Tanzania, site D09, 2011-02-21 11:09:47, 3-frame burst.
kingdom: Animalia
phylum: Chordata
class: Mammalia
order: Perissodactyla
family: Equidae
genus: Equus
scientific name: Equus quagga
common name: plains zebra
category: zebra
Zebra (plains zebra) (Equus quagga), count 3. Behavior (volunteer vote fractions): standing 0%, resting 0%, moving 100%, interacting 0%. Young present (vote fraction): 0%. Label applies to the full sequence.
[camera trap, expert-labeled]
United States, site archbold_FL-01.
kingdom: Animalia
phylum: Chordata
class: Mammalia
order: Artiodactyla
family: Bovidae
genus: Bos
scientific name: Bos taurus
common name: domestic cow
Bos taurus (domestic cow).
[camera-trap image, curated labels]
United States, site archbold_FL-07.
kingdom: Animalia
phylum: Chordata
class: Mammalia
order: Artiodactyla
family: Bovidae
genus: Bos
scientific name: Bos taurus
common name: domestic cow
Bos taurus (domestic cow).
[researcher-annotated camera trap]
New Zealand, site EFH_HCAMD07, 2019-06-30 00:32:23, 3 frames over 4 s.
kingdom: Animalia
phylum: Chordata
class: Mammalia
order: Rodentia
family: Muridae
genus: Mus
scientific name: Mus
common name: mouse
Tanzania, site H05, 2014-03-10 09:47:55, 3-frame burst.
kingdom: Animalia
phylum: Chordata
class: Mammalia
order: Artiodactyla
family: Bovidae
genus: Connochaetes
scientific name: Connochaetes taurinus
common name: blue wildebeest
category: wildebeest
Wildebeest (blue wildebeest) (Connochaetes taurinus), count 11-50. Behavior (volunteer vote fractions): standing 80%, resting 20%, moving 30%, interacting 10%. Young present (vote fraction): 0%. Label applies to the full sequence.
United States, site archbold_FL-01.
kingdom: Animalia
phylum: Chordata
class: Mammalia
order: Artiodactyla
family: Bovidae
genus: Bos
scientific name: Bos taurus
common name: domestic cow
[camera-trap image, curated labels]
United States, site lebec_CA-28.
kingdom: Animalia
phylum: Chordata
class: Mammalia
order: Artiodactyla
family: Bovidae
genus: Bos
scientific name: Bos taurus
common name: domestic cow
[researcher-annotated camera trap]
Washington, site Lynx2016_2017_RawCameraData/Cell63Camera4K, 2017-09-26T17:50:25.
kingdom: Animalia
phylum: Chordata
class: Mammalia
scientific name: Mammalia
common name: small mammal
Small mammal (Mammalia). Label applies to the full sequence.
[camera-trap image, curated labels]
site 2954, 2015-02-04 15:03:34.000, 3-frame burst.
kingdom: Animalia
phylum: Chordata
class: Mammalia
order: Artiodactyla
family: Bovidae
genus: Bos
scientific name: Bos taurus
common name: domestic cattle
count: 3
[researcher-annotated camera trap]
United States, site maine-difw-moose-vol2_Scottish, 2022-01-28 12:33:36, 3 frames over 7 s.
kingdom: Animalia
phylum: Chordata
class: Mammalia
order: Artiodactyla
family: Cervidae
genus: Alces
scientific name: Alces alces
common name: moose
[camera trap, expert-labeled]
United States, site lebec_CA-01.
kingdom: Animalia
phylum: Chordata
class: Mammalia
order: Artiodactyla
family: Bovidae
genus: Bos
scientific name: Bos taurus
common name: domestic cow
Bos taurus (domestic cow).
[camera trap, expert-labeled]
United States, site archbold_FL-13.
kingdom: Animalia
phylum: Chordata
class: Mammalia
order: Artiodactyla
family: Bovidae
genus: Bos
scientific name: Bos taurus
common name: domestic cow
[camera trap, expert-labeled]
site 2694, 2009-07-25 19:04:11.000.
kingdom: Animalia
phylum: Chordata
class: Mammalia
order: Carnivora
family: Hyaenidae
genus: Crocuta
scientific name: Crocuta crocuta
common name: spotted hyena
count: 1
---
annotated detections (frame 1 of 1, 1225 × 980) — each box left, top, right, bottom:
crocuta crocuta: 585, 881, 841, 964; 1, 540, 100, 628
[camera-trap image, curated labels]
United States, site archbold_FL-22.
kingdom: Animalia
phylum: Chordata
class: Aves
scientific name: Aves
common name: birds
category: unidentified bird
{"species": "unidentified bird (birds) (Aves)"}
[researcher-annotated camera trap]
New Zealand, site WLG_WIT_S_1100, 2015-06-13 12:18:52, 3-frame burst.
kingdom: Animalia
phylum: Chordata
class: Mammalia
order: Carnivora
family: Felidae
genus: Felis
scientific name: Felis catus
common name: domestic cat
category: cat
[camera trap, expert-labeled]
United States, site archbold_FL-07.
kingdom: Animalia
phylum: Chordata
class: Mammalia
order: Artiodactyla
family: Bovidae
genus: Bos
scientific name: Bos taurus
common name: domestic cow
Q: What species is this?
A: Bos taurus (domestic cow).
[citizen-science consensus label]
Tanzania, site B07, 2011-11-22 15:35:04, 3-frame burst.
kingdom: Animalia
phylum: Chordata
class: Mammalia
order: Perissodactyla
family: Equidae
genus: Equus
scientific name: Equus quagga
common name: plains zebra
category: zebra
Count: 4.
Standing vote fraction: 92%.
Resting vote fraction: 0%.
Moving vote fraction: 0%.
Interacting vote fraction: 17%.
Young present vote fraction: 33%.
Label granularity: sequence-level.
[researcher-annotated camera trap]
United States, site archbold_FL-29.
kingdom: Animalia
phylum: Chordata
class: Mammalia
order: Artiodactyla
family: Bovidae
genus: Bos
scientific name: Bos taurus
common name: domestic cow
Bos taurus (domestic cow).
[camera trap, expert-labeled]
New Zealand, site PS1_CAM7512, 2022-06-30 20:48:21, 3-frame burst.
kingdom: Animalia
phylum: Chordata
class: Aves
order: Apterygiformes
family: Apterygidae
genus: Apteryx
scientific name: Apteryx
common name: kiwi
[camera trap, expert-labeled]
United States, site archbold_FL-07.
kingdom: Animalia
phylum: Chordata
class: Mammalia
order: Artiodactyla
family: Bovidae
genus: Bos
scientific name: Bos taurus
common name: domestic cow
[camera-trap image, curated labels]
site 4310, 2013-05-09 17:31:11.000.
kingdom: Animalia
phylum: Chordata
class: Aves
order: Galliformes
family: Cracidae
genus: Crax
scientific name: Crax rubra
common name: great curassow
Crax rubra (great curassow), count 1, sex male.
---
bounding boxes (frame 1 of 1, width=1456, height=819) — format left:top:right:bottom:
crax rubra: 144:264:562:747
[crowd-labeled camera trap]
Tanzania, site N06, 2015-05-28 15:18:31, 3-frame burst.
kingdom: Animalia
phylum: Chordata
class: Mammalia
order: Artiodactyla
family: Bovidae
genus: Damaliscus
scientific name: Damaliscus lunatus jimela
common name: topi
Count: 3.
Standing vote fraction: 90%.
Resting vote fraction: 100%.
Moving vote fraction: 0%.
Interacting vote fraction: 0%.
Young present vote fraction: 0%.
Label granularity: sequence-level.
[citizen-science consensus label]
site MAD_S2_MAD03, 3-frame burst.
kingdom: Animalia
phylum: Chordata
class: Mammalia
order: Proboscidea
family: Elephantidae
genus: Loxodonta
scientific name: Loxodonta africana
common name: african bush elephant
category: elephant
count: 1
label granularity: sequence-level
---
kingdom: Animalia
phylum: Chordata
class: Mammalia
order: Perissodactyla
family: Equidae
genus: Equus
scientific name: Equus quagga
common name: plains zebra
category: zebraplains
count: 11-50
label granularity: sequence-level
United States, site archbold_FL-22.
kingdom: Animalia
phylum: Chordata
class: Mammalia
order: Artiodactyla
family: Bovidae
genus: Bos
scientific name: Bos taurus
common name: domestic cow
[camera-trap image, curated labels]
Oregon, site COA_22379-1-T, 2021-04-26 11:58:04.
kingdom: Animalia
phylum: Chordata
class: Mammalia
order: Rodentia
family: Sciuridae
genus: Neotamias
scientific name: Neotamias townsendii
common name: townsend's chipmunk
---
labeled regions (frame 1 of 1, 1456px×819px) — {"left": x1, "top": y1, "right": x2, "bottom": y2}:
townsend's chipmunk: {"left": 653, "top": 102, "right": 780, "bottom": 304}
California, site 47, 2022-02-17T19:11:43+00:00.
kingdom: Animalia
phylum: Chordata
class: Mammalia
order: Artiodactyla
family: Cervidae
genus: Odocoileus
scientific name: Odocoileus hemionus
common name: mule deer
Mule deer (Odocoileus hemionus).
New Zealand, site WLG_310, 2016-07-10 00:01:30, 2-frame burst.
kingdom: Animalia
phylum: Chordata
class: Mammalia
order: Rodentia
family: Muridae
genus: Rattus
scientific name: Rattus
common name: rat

What you have to do: A single figure must be given: how many lines of the records above include the string "frames".

Exercise response: 2